# another use for pen blanks



## Russell Eaton (Dec 5, 2010)

This is a ornament from maple and holly. There are a total of 7 pieces, and several hours. Thanks for looking,  Russell


----------



## OLDMAN5050 (Dec 5, 2010)

wow.............. very good


----------



## Gary Beasley (Dec 5, 2010)

Are you going to bring a few to the meeting or will the all be on the tree?


----------



## MAB11 (Dec 5, 2010)

Very nice! Great Color.


----------



## ctubbs (Dec 5, 2010)

That is just too cool.  Beautiful work.
Charles


----------



## markgum (Dec 5, 2010)

awesome


----------



## stoneman (Dec 5, 2010)

Looks great - neat idea!


----------



## Russell Eaton (Dec 5, 2010)

Gary Beasley said:


> Are you going to bring a few to the meeting or will the all be on the tree?


Hey Gary I will try to bring some with me. I had one fall off the hanger last night and it lost 1 1/2" of the finial. I am looking forward to the meeting. See you there.


----------



## Glenn McCullough (Dec 6, 2010)

Russ,
    That is a great idea, I have many "plain " blanks that that would work just fine for.


----------



## kevinbrown22 (Dec 6, 2010)

------------------------------------------------------------------------

**Your tasks:**
A. Could you shorten the paragraph in the ornament thread above that begins "Hey Gary I will try" while keeping its main facts?
B. Can you repeat the part of the ornament thread above that begins at the words "Hey Gary I will" and stops after "McCullough (Dec 6, 2010)"?

**Recorded data:**
------------------------------------------------------------------------

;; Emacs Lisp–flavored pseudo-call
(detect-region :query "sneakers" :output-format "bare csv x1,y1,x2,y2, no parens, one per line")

------------------------------------------------------------------------

**Outputs for the tasks:**
A. Will try to bring some to the meeting. One fell off the hanger last night and lost 1 1/2" of the finial. Looking forward to the meeting and seeing Gary there.

B.
Hey Gary I will try to bring some with me. I had one fall off the hanger last night and it lost 1 1/2" of the finial. I am looking forward to the meeting. See you there.


----------



## Glenn McCullough (Dec 6, 2010)